▶ **Task details**
Reproduce every line of the listing below word for word, omitting the pictures.

▶ **Material to process**
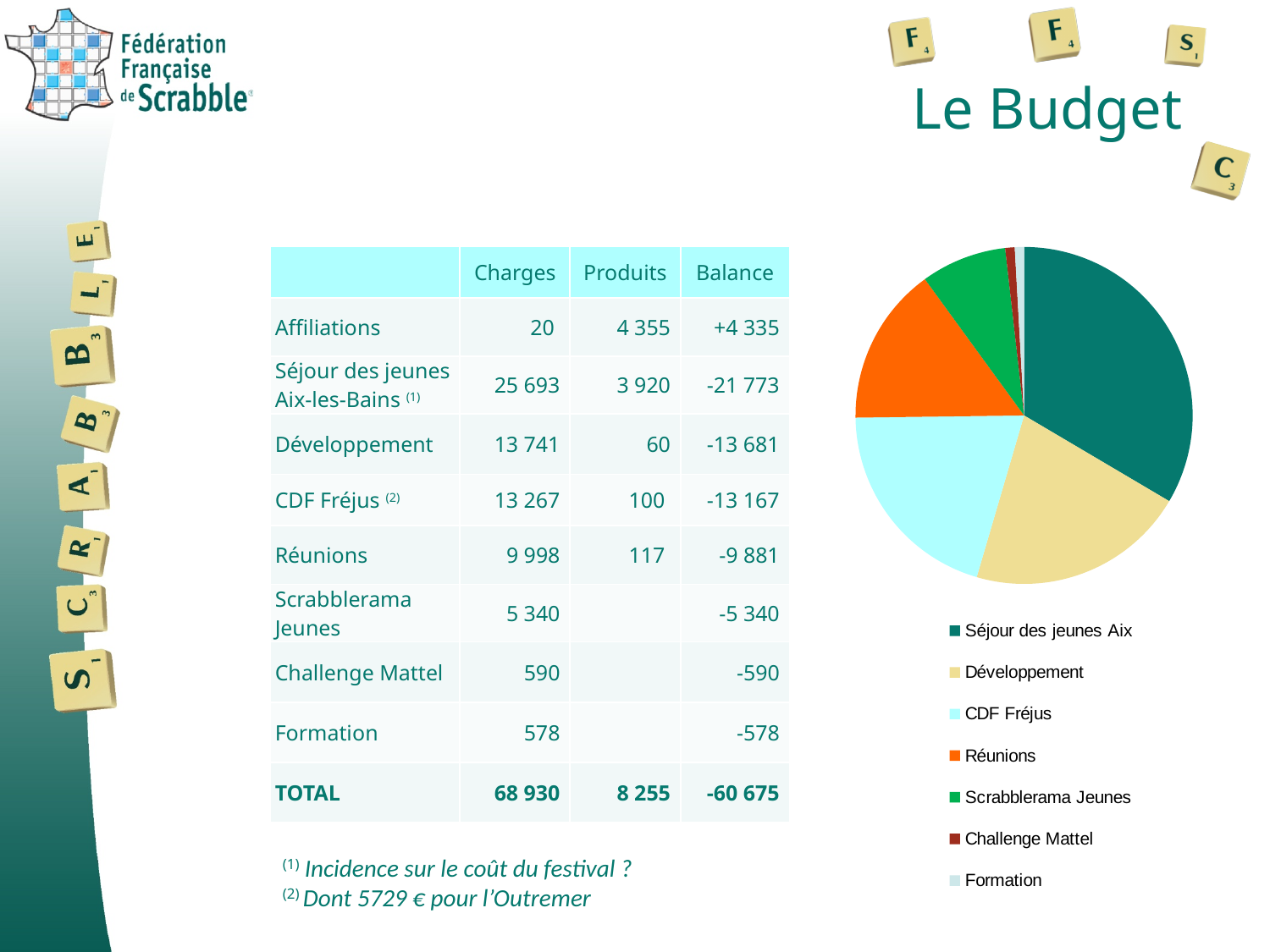
How many entries does the pie chart's legend list? 7 Which legend entry is listed first in the pie chart's legend? Séjour des jeunes Aix In the pie chart, which slice is larger: CDF Fréjus or Scrabblerama Jeunes? CDF Fréjus In the pie chart, which slice is larger: Séjour des jeunes Aix or Développement? Séjour des jeunes Aix Which category has the largest slice in the pie chart? Séjour des jeunes Aix In the pie chart, which slice is larger: Développement or Réunions? Développement How many slices does the pie chart have? 7 What kind of chart is shown on the slide? pie chart Which legend entry of the pie chart is shown in orange? Réunions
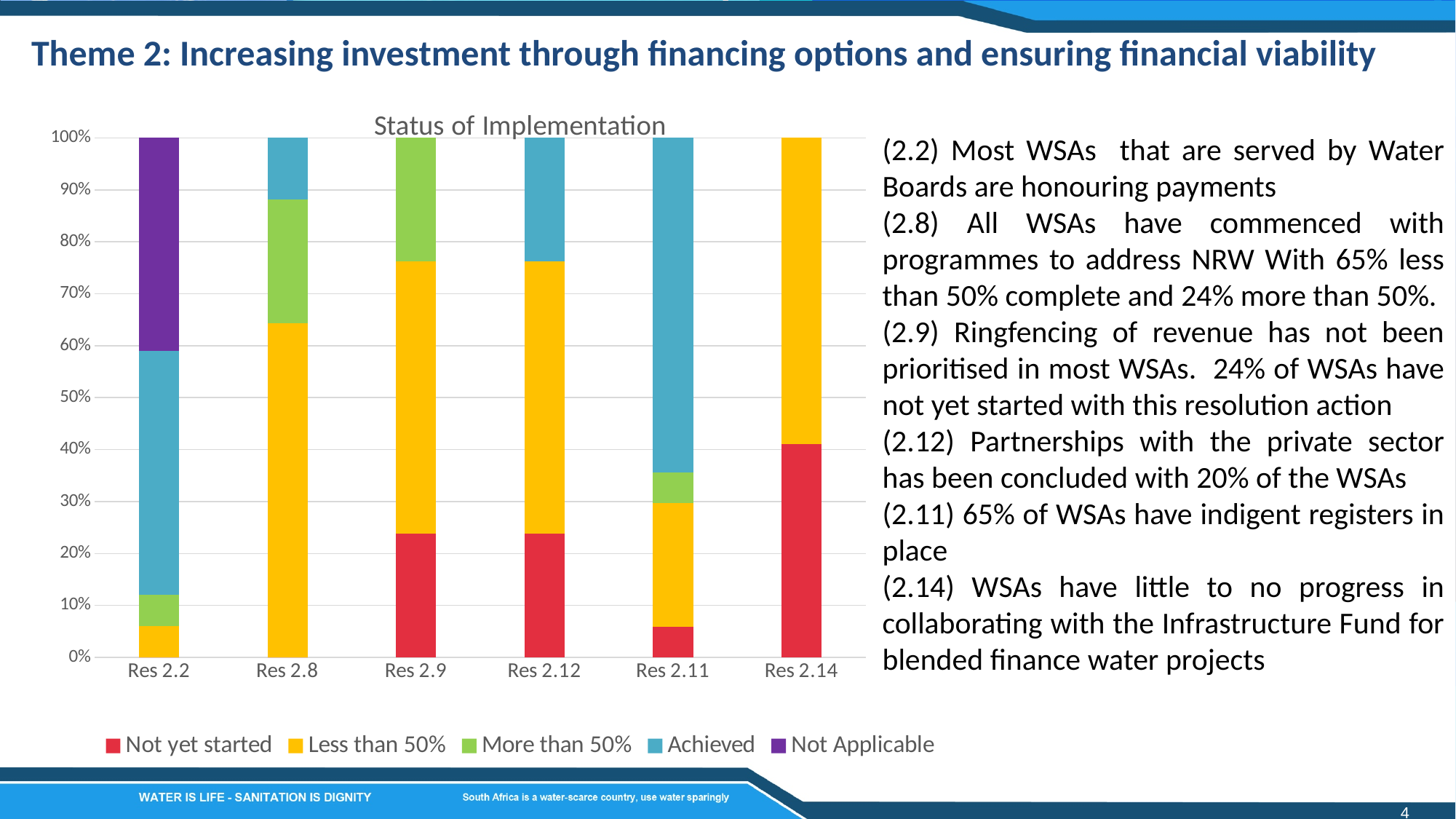
How many series does the chart legend list? 5 What kind of chart is shown on the slide? Stacked bar chart Which has a larger 'Achieved' share, Res 2.2 or Res 2.11? Res 2.11 Is the 'Not yet started' share for Res 2.9 greater or less than 30%? less Which resolution has the largest 'Not yet started' share? Res 2.14 How many resolution categories are shown on the x axis of the chart? 6 What is the title of the chart? Status of Implementation What is the total height of the Res 2.8 bar? 100% Is the 'Achieved' share for Res 2.11 greater or less than 60%? greater Is the 'Not yet started' share for Res 2.14 greater or less than 30%? greater Which resolution has the largest 'Achieved' share? Res 2.11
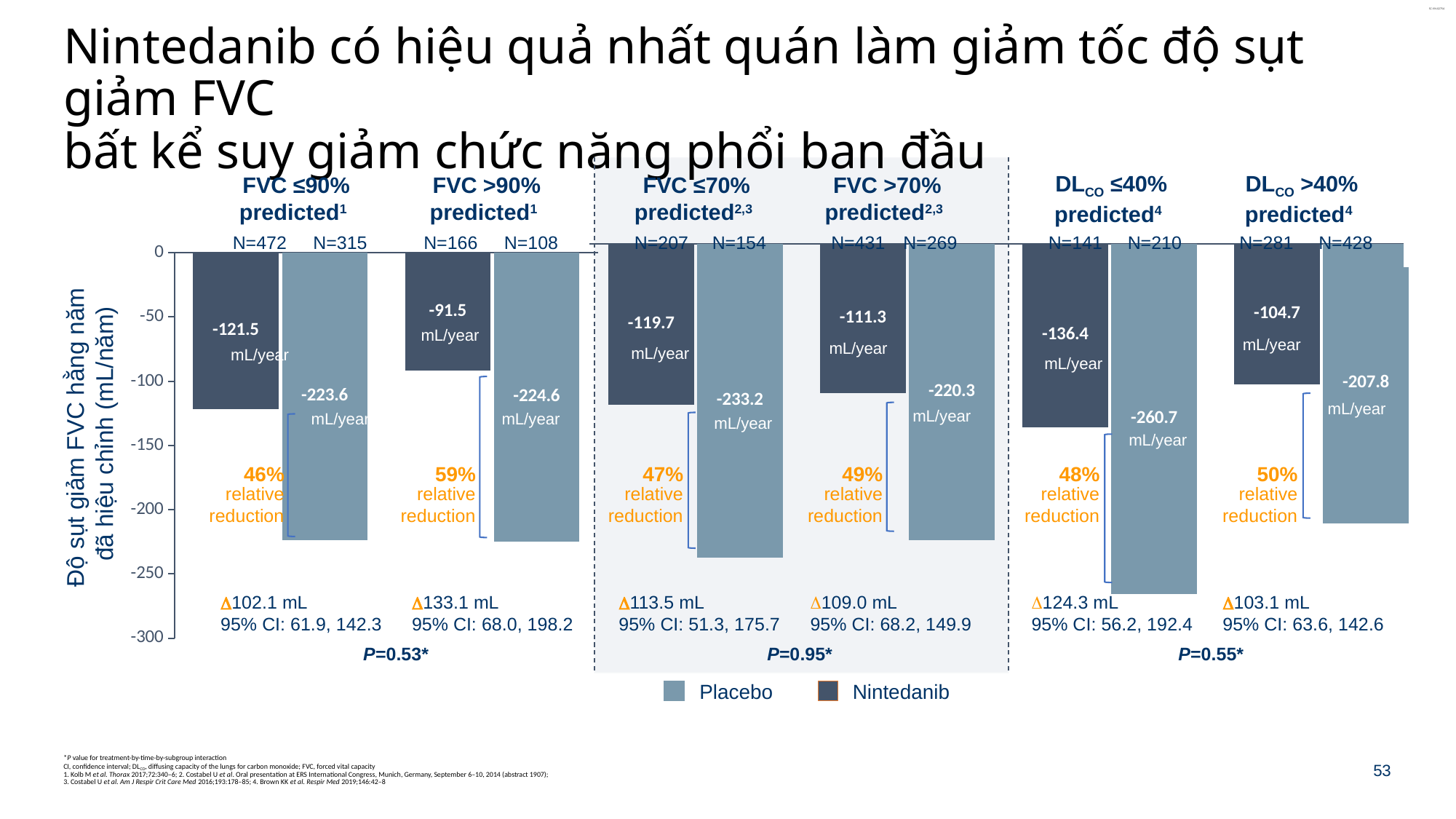
What kind of chart is shown on the slide? Bar chart What is the difference (Δ) between Placebo and Nintedanib in the FVC ≤70% predicted subgroup? 113.5 mL What is the annual FVC decline for Nintedanib in the FVC ≤90% predicted subgroup? -121.5 mL/year Which series is shown in the darker blue colour in the legend? Nintedanib What relative reduction is shown for the FVC >90% predicted subgroup? 59% In which subgroup does the Nintedanib bar show the smallest annual FVC decline? FVC >90% predicted What is the annual FVC decline for Placebo in the DLCO ≤40% predicted subgroup? -260.7 mL/year How many subgroups are shown on the x axis of the chart? 6 How many series does the legend list? 2 Which has a larger annual FVC decline in the FVC >70% predicted subgroup, Nintedanib or Placebo? Placebo In which subgroup does the Placebo bar show the largest annual FVC decline? DLCO ≤40% predicted What is the 95% CI for the difference in the DLCO >40% predicted subgroup? 63.6, 142.6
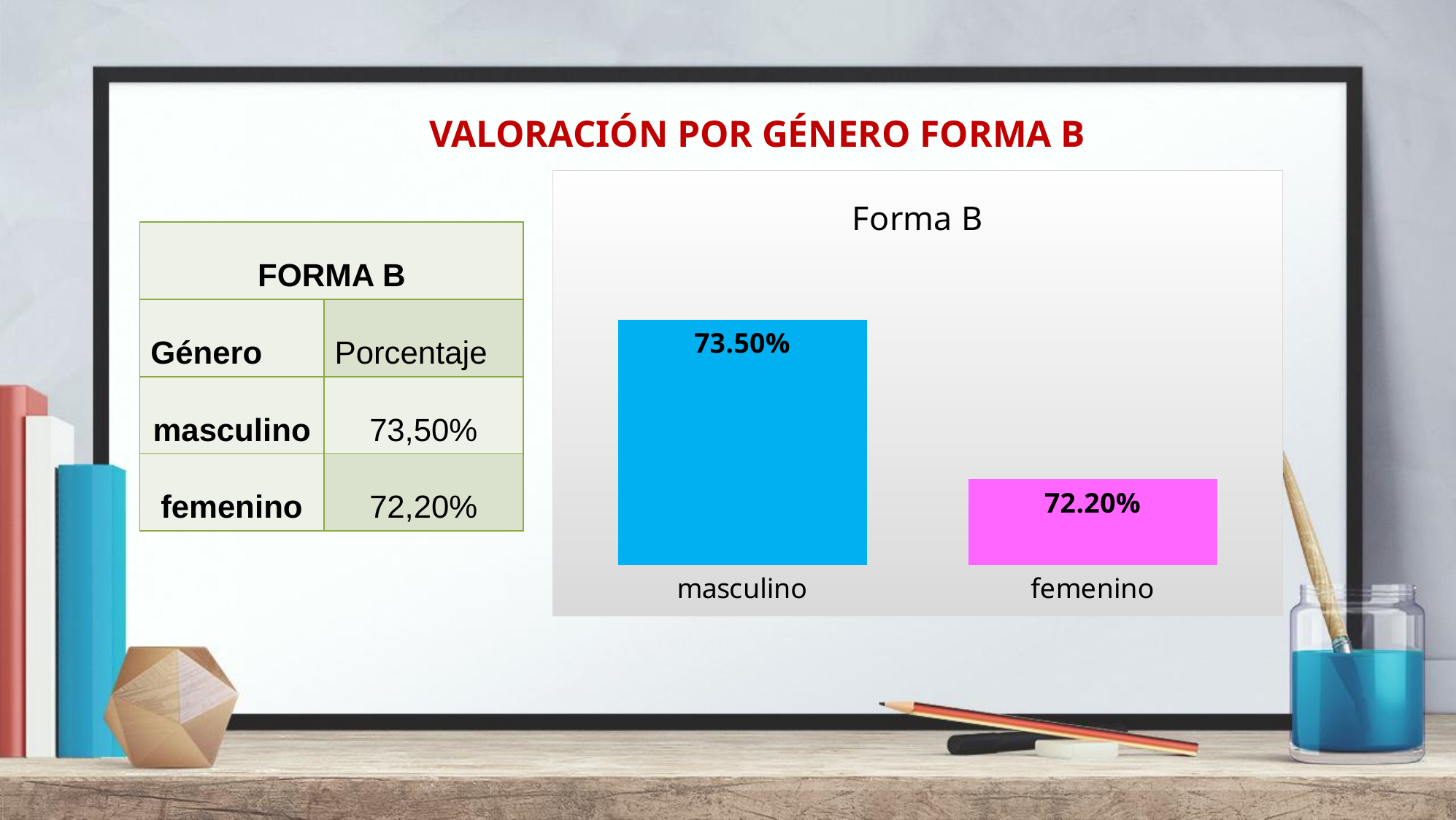
What is the title of the chart on the slide? Forma B What is the value for masculino in the Forma B chart? 73.50% What colour is the femenino bar in the Forma B chart? magenta Which is larger in the Forma B chart, masculino or femenino? masculino Which category has the lowest value in the Forma B chart? femenino Which category has the highest value in the Forma B chart? masculino What kind of chart is the Forma B chart? bar chart How many categories are shown in the Forma B chart? 2 What is the value for femenino in the Forma B chart? 72.20% What is the difference between the masculino and femenino values in the Forma B chart? 1.30%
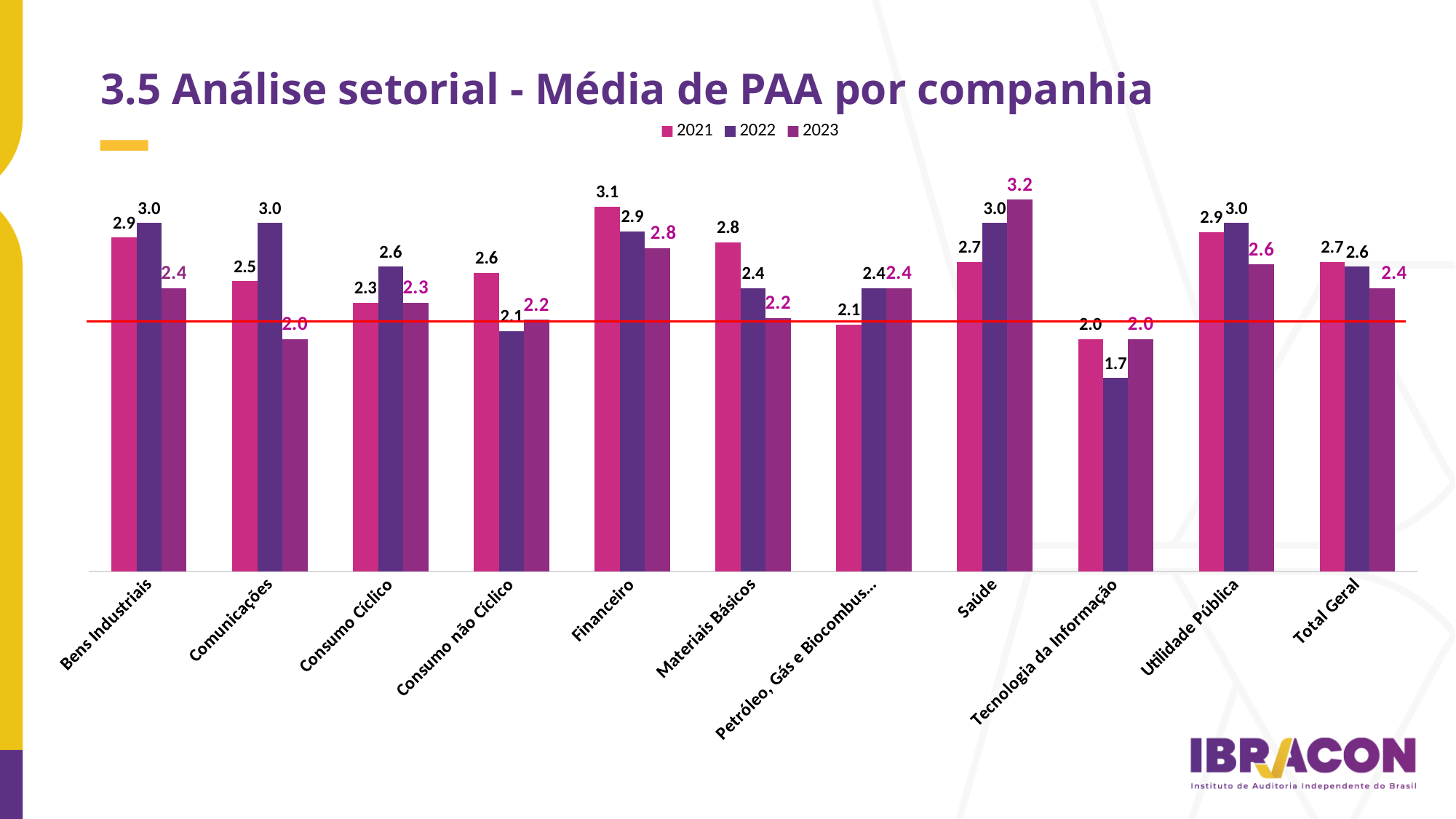
What is the difference between the 2021 and 2023 values for Financeiro? 0.3 Which category has the highest value in the 2023 series? Saúde What is the value for Tecnologia da Informação in 2022? 1.7 Do the values for Total Geral rise or fall from 2021 to 2023? Fall Which category has the highest value in the 2021 series? Financeiro What is the value for Consumo não Cíclico in 2021? 2.6 How many categories are shown on the x axis? 11 What is the value for Saúde in 2023? 3.2 How many series does the legend list? 3 Which category has the lowest value in the 2022 series? Tecnologia da Informação What kind of chart is shown on the slide? Bar chart For Comunicações, which year has the larger value, 2022 or 2023? 2022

▶ **Response to this task**
How many entries does the pie chart's legend list? 7 Which legend entry is listed first in the pie chart's legend? Séjour des jeunes Aix In the pie chart, which slice is larger: CDF Fréjus or Scrabblerama Jeunes? CDF Fréjus In the pie chart, which slice is larger: Séjour des jeunes Aix or Développement? Séjour des jeunes Aix Which category has the largest slice in the pie chart? Séjour des jeunes Aix In the pie chart, which slice is larger: Développement or Réunions? Développement How many slices does the pie chart have? 7 What kind of chart is shown on the slide? pie chart Which legend entry of the pie chart is shown in orange? Réunions
How many series does the chart legend list? 5 What kind of chart is shown on the slide? Stacked bar chart Which has a larger 'Achieved' share, Res 2.2 or Res 2.11? Res 2.11 Is the 'Not yet started' share for Res 2.9 greater or less than 30%? less Which resolution has the largest 'Not yet started' share? Res 2.14 How many resolution categories are shown on the x axis of the chart? 6 What is the title of the chart? Status of Implementation What is the total height of the Res 2.8 bar? 100% Is the 'Achieved' share for Res 2.11 greater or less than 60%? greater Is the 'Not yet started' share for Res 2.14 greater or less than 30%? greater Which resolution has the largest 'Achieved' share? Res 2.11
What kind of chart is shown on the slide? Bar chart What is the difference (Δ) between Placebo and Nintedanib in the FVC ≤70% predicted subgroup? 113.5 mL What is the annual FVC decline for Nintedanib in the FVC ≤90% predicted subgroup? -121.5 mL/year Which series is shown in the darker blue colour in the legend? Nintedanib What relative reduction is shown for the FVC >90% predicted subgroup? 59% In which subgroup does the Nintedanib bar show the smallest annual FVC decline? FVC >90% predicted What is the annual FVC decline for Placebo in the DLCO ≤40% predicted subgroup? -260.7 mL/year How many subgroups are shown on the x axis of the chart? 6 How many series does the legend list? 2 Which has a larger annual FVC decline in the FVC >70% predicted subgroup, Nintedanib or Placebo? Placebo In which subgroup does the Placebo bar show the largest annual FVC decline? DLCO ≤40% predicted What is the 95% CI for the difference in the DLCO >40% predicted subgroup? 63.6, 142.6
What is the title of the chart on the slide? Forma B What is the value for masculino in the Forma B chart? 73.50% What colour is the femenino bar in the Forma B chart? magenta Which is larger in the Forma B chart, masculino or femenino? masculino Which category has the lowest value in the Forma B chart? femenino Which category has the highest value in the Forma B chart? masculino What kind of chart is the Forma B chart? bar chart How many categories are shown in the Forma B chart? 2 What is the value for femenino in the Forma B chart? 72.20% What is the difference between the masculino and femenino values in the Forma B chart? 1.30%
What is the difference between the 2021 and 2023 values for Financeiro? 0.3 Which category has the highest value in the 2023 series? Saúde What is the value for Tecnologia da Informação in 2022? 1.7 Do the values for Total Geral rise or fall from 2021 to 2023? Fall Which category has the highest value in the 2021 series? Financeiro What is the value for Consumo não Cíclico in 2021? 2.6 How many categories are shown on the x axis? 11 What is the value for Saúde in 2023? 3.2 How many series does the legend list? 3 Which category has the lowest value in the 2022 series? Tecnologia da Informação What kind of chart is shown on the slide? Bar chart For Comunicações, which year has the larger value, 2022 or 2023? 2022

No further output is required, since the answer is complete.